• **Tasks for this exercise**:
a: According to the notebook, how many characters of each utterance are used when extracting phrases?
b: Reproduce the notebook word for word from "2. We also only" to "utterances.append(u)".

• **Document**:
........

We also build a set of all justices in the dataset.

In [10]:
import json

def get_justices(input_file="cases.jsonl"):
    '''Get names of all justices in the dataset'''
    all_justices = set()
    with open(input_file, "r") as inf:
        for j in inf:
            j = json.loads(j)
            if j["votes"] is not None:
                for justice in j["votes"].keys():
                    all_justices.add(justice)
    return all_justices

all_justices = get_justices()

The next step is to extract words and phrases for the justices. In computing this information, we do two things to make the computational requirements more managable: 
1. We limit our analysis to court cases from 2010-2019, which is why you see `u.meta["case_id"][0:3] == "201"` below. 
2. We also only extract phrases from the first 500 characters of the utterance.

In [20]:
utterances = [] # build a list of the utterances we are interested in
for u in tqdm(corpus.get_utterance_ids()):
    u = corpus.get_utterance(u)
    if u.speaker.id in all_justices and u.meta["case_id"][0:3] == "201":
        utterances.append(u)

  0%|          | 0/1700789 [00:00<?, ?it/s]

### Extracting phrases

The code below extracts and counts phrases from liberal and conservative justices

In [67]:
from collections import defaultdict # https://docs.python.org/3/library/collections.html#collections.defaultdict
from tqdm.notebook import tqdm

justice2phrases = defaultdict(lambda: defaultdict(int))

for u in tqdm(utterances):
    phrases = phrasemachine.get_phrases(u.text[0:500])["counts"] # roughly 97.5% are less than 500 chars, and runs way faster
    for p in phrases:
        # we can filter out some filler/stop phrases here, e.g. when the record notes laughter
        if "justice" not in p and "mr." not in p and "minutes" not in p and "laugher" not in p:
            justice2phrases[judge2ideology[u.speaker.id]][p] += phrases[p]

phrasecounts = justice2phrases # this builds a dictionary of count of phrases by liberal/conservative judges

  0%|          | 0/78598 [00:00<?, ?it/s]

### Extracting words

The code below extracts and counts unigrams from liberal and conservative justices

In [83]:
justice2words = defaultdict(lambda: defaultdict(int))

........

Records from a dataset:
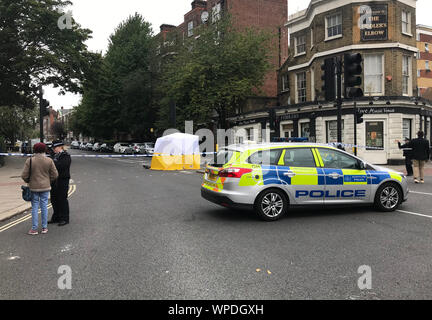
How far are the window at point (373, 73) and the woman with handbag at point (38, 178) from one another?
21.9 meters

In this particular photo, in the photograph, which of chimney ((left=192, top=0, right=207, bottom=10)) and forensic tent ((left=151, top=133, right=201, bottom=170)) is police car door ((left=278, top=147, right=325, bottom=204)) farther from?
chimney ((left=192, top=0, right=207, bottom=10))

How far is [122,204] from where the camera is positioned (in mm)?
9984

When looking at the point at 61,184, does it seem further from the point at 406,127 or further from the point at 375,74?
the point at 406,127

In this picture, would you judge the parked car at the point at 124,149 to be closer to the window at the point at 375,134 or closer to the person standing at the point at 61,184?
the window at the point at 375,134

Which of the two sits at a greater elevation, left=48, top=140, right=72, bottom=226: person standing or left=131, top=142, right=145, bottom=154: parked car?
left=131, top=142, right=145, bottom=154: parked car

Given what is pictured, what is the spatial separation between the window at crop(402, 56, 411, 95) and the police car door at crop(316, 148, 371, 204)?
64.7 feet

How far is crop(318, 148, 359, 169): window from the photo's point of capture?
26.2 ft

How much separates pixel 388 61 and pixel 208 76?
12402 mm

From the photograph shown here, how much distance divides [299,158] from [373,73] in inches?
756

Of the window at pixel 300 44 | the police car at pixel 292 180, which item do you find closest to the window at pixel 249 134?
the window at pixel 300 44

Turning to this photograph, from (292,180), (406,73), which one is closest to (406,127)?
(406,73)

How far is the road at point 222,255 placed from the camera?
13.1 feet

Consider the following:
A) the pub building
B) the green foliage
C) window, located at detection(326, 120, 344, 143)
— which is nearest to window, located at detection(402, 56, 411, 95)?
the pub building
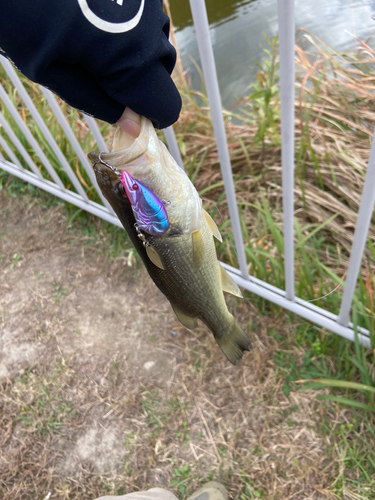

........

• **Results of the exercise**:
a: The first 500 characters.

b:
2. We also only extract phrases from the first 500 characters of the utterance.

In [20]:
utterances = [] # build a list of the utterances we are interested in
for u in tqdm(corpus.get_utterance_ids()):
    u = corpus.get_utterance(u)
    if u.speaker.id in all_justices and u.meta["case_id"][0:3] == "201":
        utterances.append(u)